И снова дождь растопил снега. Исчезли все следы. Отпечатанные на снегу, заиндевевшие, вмерзшие в землю. Все следы минувшего. Пошел дождь, и стерлись следы человеческих ног, звериных лап и копыт. Все можно начинать сначала. Но некому заводить новую повесть, некому бередить память.

Вновь загудела земля, небо озарилось новым светом, золотистым, трепетным сиянием. Живым, влажным щебетом огласилась округа. То первые весенние стаи перекликались и спорили за место с верхушек еще голых деревьев и с крыш заброшенных хлевов и амбаров. С самой зари их пронзительные голоса звенели в тишине, как надтреснутые стеклянные колокольчики. К вечеру же разносился хриплый гвалт грачей, возвращавшихся в родные леса. Их стаи летели рокочущими тучами между днем и ночью, между вчерашним и сегодняшним днем. Что было вчера, бесследно сгинуло, а сегодня — ничего нет.

Еще недавно, еще вчера здесь жила прекрасная девушка. Где она? Спит, как думает полуживой безумный старик. По сию пору прислушивается он к птичьему гаму, стараясь различить стрекот цикады и стрекозиный звон в зарослях крапивы вокруг обветшалого сарая. Все ждет, пока она очнется от сладкого сна. «Живинка, — шепчет старик. — Живинка моя, ну запой же!» Его злобный и горький смех иссяк, лишь усмешка кривит его губы. Вот и она. Живинка, все ближе. Легко проходит сквозь стены его лачуги. «Красавица придет / С корзинкою в руке, / В ней ягод сладкий мед, / Росинки на цветке». Она пролетает сквозь стены и сквозь тело старика, чуть наклоняется и, как цветок, легко срывает его взгляд, его дрожащую улыбку, его шумное дыхание. Та, что ушла, та, что вернется вновь.

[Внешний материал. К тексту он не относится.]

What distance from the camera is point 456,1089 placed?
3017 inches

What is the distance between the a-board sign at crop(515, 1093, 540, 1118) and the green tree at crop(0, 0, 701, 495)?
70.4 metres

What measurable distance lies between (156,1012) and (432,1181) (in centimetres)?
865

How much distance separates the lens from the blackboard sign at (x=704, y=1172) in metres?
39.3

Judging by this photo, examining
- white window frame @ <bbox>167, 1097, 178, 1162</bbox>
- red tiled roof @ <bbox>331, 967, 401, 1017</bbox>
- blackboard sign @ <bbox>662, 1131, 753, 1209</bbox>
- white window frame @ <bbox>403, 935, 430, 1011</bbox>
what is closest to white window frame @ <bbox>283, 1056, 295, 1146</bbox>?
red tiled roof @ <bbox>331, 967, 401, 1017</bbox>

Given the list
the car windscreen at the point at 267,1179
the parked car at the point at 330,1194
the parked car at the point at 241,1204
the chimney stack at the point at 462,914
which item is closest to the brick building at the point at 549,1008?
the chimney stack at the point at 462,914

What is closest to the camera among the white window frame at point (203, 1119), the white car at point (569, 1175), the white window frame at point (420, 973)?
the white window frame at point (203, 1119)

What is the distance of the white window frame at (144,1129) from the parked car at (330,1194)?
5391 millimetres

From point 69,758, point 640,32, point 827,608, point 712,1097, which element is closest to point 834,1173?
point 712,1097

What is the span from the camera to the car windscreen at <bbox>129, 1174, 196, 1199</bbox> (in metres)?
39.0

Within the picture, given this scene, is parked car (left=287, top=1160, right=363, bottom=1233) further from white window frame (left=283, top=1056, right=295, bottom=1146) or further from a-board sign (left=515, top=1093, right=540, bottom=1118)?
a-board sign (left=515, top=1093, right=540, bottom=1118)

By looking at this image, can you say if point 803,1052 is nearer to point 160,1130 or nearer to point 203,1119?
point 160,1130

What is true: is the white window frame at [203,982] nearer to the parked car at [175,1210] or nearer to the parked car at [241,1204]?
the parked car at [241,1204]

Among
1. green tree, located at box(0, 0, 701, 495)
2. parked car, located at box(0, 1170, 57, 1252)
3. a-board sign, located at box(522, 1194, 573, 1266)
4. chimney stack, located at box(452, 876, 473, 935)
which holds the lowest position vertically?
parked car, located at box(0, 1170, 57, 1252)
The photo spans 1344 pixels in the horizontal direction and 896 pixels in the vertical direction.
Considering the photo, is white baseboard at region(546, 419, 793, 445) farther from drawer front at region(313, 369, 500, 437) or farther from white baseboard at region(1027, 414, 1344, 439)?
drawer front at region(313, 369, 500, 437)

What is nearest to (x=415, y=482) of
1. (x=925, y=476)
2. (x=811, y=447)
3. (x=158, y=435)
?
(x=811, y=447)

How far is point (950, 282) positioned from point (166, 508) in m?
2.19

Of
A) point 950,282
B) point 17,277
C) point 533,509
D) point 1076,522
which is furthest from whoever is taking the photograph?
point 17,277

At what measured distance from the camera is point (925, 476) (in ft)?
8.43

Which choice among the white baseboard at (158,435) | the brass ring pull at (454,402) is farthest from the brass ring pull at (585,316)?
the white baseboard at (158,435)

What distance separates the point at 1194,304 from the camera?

Когда стариков настигает смерть, ей хватает легкого усилия. Достаточно пресечь дыхание, которое уже давно чуть держится, как засыхающий стебелек. Достаточно вылущить крупицы безумия, застрявшие в их душах, как в сухих, хрупких стручках. И все-таки в самый последний миг старость упирается — минувшее никак не отживет в них. Они все ждут того, что миновало. В последний миг старик вдруг вцепится в горошинки безумия, затвердевшие и отполированные закоренелой яростью, как стертые благочестивыми перстами четки Эдме. Сама Эдме уже отошла, растворилась наконец в голубом сиянии смерти. А старый Мопертюи все не сдается. Как норовистая лошадь удила, грызет он горькие зернышки безумия, привыкнув к их вкусу. Но девушка-змейка отнимает их и растирает в пыль. Старик застыл с открытым ртом. А дева упорхнула в окно. Смерть приняла обличье девы, той, что вернулась. Старики не умеют отличать прошлое от настоящего, сказочную Вуивру от зеленоглазой Живинки, любовь от ярости. А Амбруаз Мопертюи родился стариком.